Oh of course, yeah I didn’t mean to say this is the first time I’ve seen you do an irregular format, just that I like it when you do!
And yes, I am believing more and more in the value of the regular grid- after all, Watchmen was almost all 3×3 grid!
Not so much as a white savior as much as a comforting mirror with which liberal white women can look at their own personal choices in life and feel good. It’s all about how the young are morally superior because they can like see the hypocrisy in your boring middle class lives maaaan.
I’m never going to be arrested, have dogs set upon me or be threatened with bodily harm. But hey! this movie says thats OK. I can join in the great cause by just..writing..gossip.
A modern version of this movie would be called “The Private Jet” because back then only the uber wealthy in the North and South had maids. The “help” for the rest of us was Hoover, Kitchenaide, Frigidaire GE.
As I’ve come to understand the trope of the white savior and the magical black man… the resulting affect is for whites to feel affinity toward black culture without having to know a black person on an individual level. So that kind of speaks to the level of comfort you were talking about.
But you made an excellent point about the movie essentially being about gossip. I hadn’t thought of it like that before.
Good comic Tom, I’m sure we’ve all felt a little bit like that at one film or other. Call me cynical if you will ( I prefer sceptical ) but this film strikes me as the first Oscar bait of the year. This is how I see a year in cinema: there’s the summer tsunami of mostly rubbish blockbusters with a riptide of kids’ films ( mostly Pixar wannabes these days ). As the leaves turn the big budget films with worthy storylines and earnest characters played by Serious Actors like Tim Robbins and Meryl Streep start to pop up, like autumn mushrooms. There’s a few months of this, before the Christmas romcoms and more kiddie films roll in with the inevitable Coke adverts. This is punctuated around Halloween by a short rash of bad horror sequels, and the whole process is padded out with bad comedies, romcoms and Bourne ripoffs. After the Oscar winter kills all this off, there are a few weeks where films which were either so bad they were put back or far enough away from the mainstream get a release, before the cycle starts again. Once in roughly every thirty films something good appears.

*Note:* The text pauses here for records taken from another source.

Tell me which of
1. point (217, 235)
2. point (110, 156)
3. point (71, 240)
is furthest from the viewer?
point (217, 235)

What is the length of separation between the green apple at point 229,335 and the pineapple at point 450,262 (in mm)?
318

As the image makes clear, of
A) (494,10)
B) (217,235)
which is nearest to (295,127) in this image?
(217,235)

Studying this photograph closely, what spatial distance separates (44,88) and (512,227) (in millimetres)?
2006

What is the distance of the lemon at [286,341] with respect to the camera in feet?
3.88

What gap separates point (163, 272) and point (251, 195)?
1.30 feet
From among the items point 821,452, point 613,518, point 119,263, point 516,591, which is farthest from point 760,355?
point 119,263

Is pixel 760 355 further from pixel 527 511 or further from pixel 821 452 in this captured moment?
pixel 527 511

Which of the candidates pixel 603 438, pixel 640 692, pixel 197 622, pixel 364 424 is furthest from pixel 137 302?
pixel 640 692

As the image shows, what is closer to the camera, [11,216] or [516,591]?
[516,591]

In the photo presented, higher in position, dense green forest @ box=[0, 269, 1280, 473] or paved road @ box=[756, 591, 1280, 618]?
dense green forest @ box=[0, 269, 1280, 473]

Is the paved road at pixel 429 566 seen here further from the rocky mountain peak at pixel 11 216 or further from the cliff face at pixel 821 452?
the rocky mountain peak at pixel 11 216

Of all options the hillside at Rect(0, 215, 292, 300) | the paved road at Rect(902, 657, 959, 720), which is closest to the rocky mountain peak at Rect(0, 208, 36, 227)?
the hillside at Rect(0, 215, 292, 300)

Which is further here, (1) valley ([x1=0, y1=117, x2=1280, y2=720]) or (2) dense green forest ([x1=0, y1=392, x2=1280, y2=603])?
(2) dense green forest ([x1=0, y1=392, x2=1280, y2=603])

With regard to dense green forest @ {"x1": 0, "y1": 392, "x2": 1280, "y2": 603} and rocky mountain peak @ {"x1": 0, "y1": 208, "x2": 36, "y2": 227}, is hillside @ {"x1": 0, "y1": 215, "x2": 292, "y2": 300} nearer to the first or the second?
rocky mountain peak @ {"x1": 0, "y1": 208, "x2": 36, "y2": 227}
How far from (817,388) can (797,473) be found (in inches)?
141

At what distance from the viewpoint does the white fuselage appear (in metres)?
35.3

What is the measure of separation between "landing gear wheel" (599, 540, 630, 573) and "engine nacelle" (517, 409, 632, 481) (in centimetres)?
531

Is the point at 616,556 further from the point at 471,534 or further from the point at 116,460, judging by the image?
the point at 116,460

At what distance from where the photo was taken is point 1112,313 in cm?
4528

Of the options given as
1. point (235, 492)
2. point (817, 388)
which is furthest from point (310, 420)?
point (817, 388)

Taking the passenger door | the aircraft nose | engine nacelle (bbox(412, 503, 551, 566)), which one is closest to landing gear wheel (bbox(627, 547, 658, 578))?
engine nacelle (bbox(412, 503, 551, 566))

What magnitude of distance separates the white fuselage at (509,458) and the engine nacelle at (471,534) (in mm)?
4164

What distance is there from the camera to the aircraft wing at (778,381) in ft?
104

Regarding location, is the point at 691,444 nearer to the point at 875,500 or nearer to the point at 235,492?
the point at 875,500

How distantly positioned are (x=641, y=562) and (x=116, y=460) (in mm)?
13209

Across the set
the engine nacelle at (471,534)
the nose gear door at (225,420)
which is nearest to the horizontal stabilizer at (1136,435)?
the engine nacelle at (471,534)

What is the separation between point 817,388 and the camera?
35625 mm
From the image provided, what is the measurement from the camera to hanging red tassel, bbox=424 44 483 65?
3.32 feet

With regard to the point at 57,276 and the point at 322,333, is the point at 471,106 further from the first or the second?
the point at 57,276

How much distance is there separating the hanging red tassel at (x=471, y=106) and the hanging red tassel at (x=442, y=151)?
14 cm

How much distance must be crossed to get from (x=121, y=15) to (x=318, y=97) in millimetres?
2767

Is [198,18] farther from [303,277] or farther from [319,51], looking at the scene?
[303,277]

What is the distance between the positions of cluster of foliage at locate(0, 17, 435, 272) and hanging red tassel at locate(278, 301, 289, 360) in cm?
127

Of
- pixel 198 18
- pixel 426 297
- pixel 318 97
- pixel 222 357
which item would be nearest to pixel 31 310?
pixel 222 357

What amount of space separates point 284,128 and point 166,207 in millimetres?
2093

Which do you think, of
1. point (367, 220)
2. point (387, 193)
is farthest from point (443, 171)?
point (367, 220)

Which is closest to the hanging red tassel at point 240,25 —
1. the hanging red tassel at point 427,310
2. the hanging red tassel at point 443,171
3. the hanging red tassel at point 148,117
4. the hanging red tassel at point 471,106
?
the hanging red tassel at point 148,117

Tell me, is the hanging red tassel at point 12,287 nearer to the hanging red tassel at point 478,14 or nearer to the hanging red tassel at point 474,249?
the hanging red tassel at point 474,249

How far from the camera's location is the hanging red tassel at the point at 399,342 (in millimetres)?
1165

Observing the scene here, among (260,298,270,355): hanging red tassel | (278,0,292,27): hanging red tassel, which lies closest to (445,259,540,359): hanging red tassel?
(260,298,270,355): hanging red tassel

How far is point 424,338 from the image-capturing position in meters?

Hmmm… this situation seems familiar.
I get what you’re saying about the whole “white savior” aspect of the film – that was an early criticism from even before The Help was released – and I agree with you about the whole Jessica Chastain storyline seeming out of place in the grand scheme of the story. Since it was based on the book, I guess they felt obliged to keep it in, especially when the director is the childhood friend of the book’s author.
Still, is it wrong that I think this is the best movie released so far this year?